**Goal**
Will you print the material below without altering a single character?

═════ Data supplied ═════

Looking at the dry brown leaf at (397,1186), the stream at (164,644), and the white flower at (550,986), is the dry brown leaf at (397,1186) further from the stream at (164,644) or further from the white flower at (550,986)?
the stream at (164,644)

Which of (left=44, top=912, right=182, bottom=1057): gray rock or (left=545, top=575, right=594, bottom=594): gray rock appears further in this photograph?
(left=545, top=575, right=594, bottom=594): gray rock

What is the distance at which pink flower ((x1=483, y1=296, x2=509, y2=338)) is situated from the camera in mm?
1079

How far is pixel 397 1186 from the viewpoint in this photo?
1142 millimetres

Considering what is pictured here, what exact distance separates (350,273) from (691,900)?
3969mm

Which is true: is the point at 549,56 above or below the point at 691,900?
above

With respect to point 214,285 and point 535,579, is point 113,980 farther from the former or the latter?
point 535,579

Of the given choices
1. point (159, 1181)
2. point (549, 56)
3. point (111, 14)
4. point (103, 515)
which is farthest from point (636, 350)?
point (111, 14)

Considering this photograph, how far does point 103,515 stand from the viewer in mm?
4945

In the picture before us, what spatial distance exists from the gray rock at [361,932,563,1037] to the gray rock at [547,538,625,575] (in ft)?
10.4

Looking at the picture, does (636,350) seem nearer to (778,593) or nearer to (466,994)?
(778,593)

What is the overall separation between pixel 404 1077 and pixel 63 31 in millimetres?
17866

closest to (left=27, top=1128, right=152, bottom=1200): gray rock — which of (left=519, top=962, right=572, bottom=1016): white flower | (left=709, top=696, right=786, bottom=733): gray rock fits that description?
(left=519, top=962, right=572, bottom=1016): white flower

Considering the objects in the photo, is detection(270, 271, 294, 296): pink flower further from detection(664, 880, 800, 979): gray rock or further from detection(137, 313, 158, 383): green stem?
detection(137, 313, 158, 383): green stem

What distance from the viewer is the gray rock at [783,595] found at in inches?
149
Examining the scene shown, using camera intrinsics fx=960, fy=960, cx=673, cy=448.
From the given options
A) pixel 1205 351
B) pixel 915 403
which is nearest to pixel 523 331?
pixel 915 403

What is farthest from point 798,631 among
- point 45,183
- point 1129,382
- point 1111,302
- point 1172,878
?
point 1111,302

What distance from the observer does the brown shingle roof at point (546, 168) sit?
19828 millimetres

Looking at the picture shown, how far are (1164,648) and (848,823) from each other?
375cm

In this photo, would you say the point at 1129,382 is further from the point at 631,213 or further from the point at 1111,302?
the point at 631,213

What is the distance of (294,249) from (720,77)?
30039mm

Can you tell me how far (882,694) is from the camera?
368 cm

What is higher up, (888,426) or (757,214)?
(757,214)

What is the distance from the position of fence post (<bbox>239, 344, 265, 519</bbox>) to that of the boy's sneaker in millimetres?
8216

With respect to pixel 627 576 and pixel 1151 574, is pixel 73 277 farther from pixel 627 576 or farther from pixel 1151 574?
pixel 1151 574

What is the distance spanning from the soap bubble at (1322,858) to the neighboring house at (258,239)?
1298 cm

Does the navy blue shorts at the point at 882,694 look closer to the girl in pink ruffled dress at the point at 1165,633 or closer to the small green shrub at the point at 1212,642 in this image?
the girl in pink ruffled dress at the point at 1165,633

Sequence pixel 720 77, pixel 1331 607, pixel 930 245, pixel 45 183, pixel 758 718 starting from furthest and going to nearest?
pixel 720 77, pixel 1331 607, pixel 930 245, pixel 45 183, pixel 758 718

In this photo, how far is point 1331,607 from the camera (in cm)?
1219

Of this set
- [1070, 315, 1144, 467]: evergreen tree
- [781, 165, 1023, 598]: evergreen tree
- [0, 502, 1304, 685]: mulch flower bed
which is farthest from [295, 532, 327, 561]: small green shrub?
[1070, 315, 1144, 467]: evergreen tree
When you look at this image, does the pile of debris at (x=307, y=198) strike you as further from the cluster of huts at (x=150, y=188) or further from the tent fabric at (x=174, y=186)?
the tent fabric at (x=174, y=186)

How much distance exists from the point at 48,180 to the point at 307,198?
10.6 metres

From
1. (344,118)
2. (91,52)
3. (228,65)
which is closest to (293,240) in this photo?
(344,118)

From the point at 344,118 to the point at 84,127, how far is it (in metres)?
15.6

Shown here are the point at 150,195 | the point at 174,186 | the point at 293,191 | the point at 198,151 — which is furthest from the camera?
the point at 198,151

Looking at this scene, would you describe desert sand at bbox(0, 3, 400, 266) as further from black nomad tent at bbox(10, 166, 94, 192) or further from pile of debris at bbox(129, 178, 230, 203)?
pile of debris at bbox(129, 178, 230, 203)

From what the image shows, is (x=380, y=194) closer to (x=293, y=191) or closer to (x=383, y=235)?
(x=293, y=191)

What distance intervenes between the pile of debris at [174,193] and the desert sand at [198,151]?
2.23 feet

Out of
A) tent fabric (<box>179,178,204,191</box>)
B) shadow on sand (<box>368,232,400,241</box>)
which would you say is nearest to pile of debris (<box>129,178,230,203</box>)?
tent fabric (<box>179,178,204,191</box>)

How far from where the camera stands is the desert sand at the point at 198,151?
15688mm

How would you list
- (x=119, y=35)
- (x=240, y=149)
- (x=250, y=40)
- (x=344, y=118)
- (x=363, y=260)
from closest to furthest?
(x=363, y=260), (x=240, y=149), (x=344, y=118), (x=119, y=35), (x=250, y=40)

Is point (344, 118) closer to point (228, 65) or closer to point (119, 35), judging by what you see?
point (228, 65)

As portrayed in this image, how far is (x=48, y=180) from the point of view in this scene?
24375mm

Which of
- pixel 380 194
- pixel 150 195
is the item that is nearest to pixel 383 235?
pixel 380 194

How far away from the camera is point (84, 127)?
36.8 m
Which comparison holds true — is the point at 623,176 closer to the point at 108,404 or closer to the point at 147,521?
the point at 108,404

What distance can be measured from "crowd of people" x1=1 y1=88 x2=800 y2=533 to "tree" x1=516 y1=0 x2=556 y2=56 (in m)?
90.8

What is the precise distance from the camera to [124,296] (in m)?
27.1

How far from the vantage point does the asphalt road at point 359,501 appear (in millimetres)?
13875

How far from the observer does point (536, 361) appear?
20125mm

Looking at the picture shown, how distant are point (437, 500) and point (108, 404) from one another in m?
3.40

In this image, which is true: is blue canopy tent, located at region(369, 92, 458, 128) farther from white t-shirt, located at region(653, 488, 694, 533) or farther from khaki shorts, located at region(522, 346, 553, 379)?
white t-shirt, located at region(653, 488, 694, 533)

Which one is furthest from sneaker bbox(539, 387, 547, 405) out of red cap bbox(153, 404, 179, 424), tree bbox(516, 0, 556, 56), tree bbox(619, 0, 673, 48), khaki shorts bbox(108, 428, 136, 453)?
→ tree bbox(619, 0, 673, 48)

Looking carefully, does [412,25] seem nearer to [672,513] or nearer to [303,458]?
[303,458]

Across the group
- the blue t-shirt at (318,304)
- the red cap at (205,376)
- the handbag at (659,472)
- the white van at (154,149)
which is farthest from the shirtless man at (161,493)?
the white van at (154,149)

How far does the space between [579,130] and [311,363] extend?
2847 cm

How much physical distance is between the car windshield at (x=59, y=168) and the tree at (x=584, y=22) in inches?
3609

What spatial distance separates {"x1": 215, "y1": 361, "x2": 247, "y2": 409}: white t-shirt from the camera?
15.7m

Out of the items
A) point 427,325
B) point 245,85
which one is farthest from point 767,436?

═════

**Task result**
Looking at the dry brown leaf at (397,1186), the stream at (164,644), and the white flower at (550,986), is the dry brown leaf at (397,1186) further from the stream at (164,644) or further from the white flower at (550,986)?
the stream at (164,644)

Which of (left=44, top=912, right=182, bottom=1057): gray rock or (left=545, top=575, right=594, bottom=594): gray rock appears further in this photograph?
(left=545, top=575, right=594, bottom=594): gray rock

What is the distance at which pink flower ((x1=483, y1=296, x2=509, y2=338)) is situated from the camera in mm?
1079

How far is pixel 397 1186 from the viewpoint in this photo?
1142 millimetres

Considering what is pictured here, what exact distance separates (350,273) from (691,900)?
3969mm

Which is true: is the point at 549,56 above or below the point at 691,900?
above

With respect to point 214,285 and point 535,579, is point 113,980 farther from the former or the latter?
point 535,579

Of the given choices
1. point (159, 1181)
2. point (549, 56)
3. point (111, 14)
4. point (103, 515)
which is farthest from point (636, 350)?
point (111, 14)

Considering this photograph, how far does point 103,515 stand from the viewer in mm?
4945

In the picture before us, what spatial distance exists from the gray rock at [361,932,563,1037] to the gray rock at [547,538,625,575] (in ft)?
10.4

Looking at the picture, does (636,350) seem nearer to (778,593) or nearer to (466,994)?
(778,593)

What is the overall separation between pixel 404 1077 and pixel 63 31 in millimetres?
17866

closest to (left=27, top=1128, right=152, bottom=1200): gray rock — which of (left=519, top=962, right=572, bottom=1016): white flower | (left=709, top=696, right=786, bottom=733): gray rock fits that description?
(left=519, top=962, right=572, bottom=1016): white flower

Considering the objects in the photo, is detection(270, 271, 294, 296): pink flower further from detection(664, 880, 800, 979): gray rock or further from detection(137, 313, 158, 383): green stem?
detection(137, 313, 158, 383): green stem

What distance from the viewer is the gray rock at [783,595] found at in inches?
149
Examining the scene shown, using camera intrinsics fx=960, fy=960, cx=673, cy=448.
From the given options
A) pixel 1205 351
B) pixel 915 403
which is nearest to pixel 523 331?
pixel 915 403

What is farthest from point 798,631 among
- point 45,183
- point 1129,382
- point 1111,302
- point 1172,878
?
point 1111,302

What distance from the observer does the brown shingle roof at point (546, 168) sit?
19828 millimetres

Looking at the picture shown, how far are (1164,648) and (848,823) from each other?
375cm

In this photo, would you say the point at 1129,382 is further from the point at 631,213 or further from the point at 1111,302?
the point at 631,213

What is the distance of (294,249) from (720,77)?
30039mm

Can you tell me how far (882,694) is from the camera?
368 cm

What is higher up, (888,426) or (757,214)?
(757,214)

What is the distance from the position of fence post (<bbox>239, 344, 265, 519</bbox>) to that of the boy's sneaker in millimetres?
8216

With respect to pixel 627 576 and pixel 1151 574, is pixel 73 277 farther from pixel 627 576 or farther from pixel 1151 574?
pixel 1151 574

What is the distance spanning from the soap bubble at (1322,858) to the neighboring house at (258,239)?
1298 cm

Does the navy blue shorts at the point at 882,694 look closer to the girl in pink ruffled dress at the point at 1165,633 or closer to the small green shrub at the point at 1212,642 in this image?
the girl in pink ruffled dress at the point at 1165,633

Sequence pixel 720 77, pixel 1331 607, pixel 930 245, pixel 45 183, pixel 758 718 starting from furthest and going to nearest?
pixel 720 77, pixel 1331 607, pixel 930 245, pixel 45 183, pixel 758 718

In this photo, how far is point 1331,607 from the camera (in cm)?
1219

Of this set
- [1070, 315, 1144, 467]: evergreen tree
- [781, 165, 1023, 598]: evergreen tree
- [0, 502, 1304, 685]: mulch flower bed
which is farthest from [295, 532, 327, 561]: small green shrub?
[1070, 315, 1144, 467]: evergreen tree
When you look at this image, does the pile of debris at (x=307, y=198) strike you as further from the cluster of huts at (x=150, y=188) or further from the tent fabric at (x=174, y=186)?
the tent fabric at (x=174, y=186)

How much distance exists from the point at 48,180 to the point at 307,198?
10.6 metres

From
1. (344,118)
2. (91,52)
3. (228,65)
which is closest to (293,240) in this photo?
(344,118)

From the point at 344,118 to the point at 84,127, how far is it (in metres)?
15.6

Shown here are the point at 150,195 | the point at 174,186 | the point at 293,191 | the point at 198,151 — which is furthest from the camera?
the point at 198,151

Looking at this scene, would you describe desert sand at bbox(0, 3, 400, 266) as further from black nomad tent at bbox(10, 166, 94, 192) or further from pile of debris at bbox(129, 178, 230, 203)?
pile of debris at bbox(129, 178, 230, 203)

From what the image shows, is (x=380, y=194) closer to (x=293, y=191) or closer to (x=383, y=235)?
(x=293, y=191)

What distance intervenes between the pile of debris at [174,193] and the desert sand at [198,151]?
2.23 feet

Out of
A) tent fabric (<box>179,178,204,191</box>)
B) shadow on sand (<box>368,232,400,241</box>)
which would you say is nearest to pile of debris (<box>129,178,230,203</box>)?
tent fabric (<box>179,178,204,191</box>)

How far from where the camera stands is the desert sand at the point at 198,151?
15688mm

How would you list
- (x=119, y=35)
- (x=240, y=149)
- (x=250, y=40)
- (x=344, y=118)
- (x=363, y=260)
from closest to furthest?
(x=363, y=260), (x=240, y=149), (x=344, y=118), (x=119, y=35), (x=250, y=40)

Is point (344, 118) closer to point (228, 65) or closer to point (119, 35), judging by what you see?
point (228, 65)

As portrayed in this image, how far is (x=48, y=180) from the point of view in this scene?
24375mm

Which of
- pixel 380 194
- pixel 150 195
is the item that is nearest to pixel 383 235?
pixel 380 194

How far away from the camera is point (84, 127)?
36.8 m
Which comparison holds true — is the point at 623,176 closer to the point at 108,404 or closer to the point at 147,521?
the point at 108,404

What distance can be measured from "crowd of people" x1=1 y1=88 x2=800 y2=533 to "tree" x1=516 y1=0 x2=556 y2=56 (in m)?
90.8

What is the precise distance from the camera to [124,296] (in m)?
27.1

How far from the vantage point does the asphalt road at point 359,501 appear (in millimetres)?
13875

How far from the observer does point (536, 361) appear?
20125mm

Looking at the picture shown, how distant are point (437, 500) and point (108, 404) from one another in m?
3.40

In this image, which is true: is blue canopy tent, located at region(369, 92, 458, 128) farther from white t-shirt, located at region(653, 488, 694, 533) or farther from khaki shorts, located at region(522, 346, 553, 379)?
white t-shirt, located at region(653, 488, 694, 533)

Which one is furthest from sneaker bbox(539, 387, 547, 405) out of red cap bbox(153, 404, 179, 424), tree bbox(516, 0, 556, 56), tree bbox(619, 0, 673, 48), khaki shorts bbox(108, 428, 136, 453)?
→ tree bbox(619, 0, 673, 48)

Looking carefully, does [412,25] seem nearer to [672,513] or nearer to [303,458]?
[303,458]

Across the group
- the blue t-shirt at (318,304)
- the red cap at (205,376)
- the handbag at (659,472)
- the white van at (154,149)
which is farthest from the shirtless man at (161,493)?
the white van at (154,149)

How far does the space between [579,130] and [311,363] extend?
2847 cm

How much physical distance is between the car windshield at (x=59, y=168) and the tree at (x=584, y=22) in inches?
3609

What spatial distance separates {"x1": 215, "y1": 361, "x2": 247, "y2": 409}: white t-shirt from the camera?
15.7m

Out of the items
A) point 427,325
B) point 245,85
which one is farthest from point 767,436?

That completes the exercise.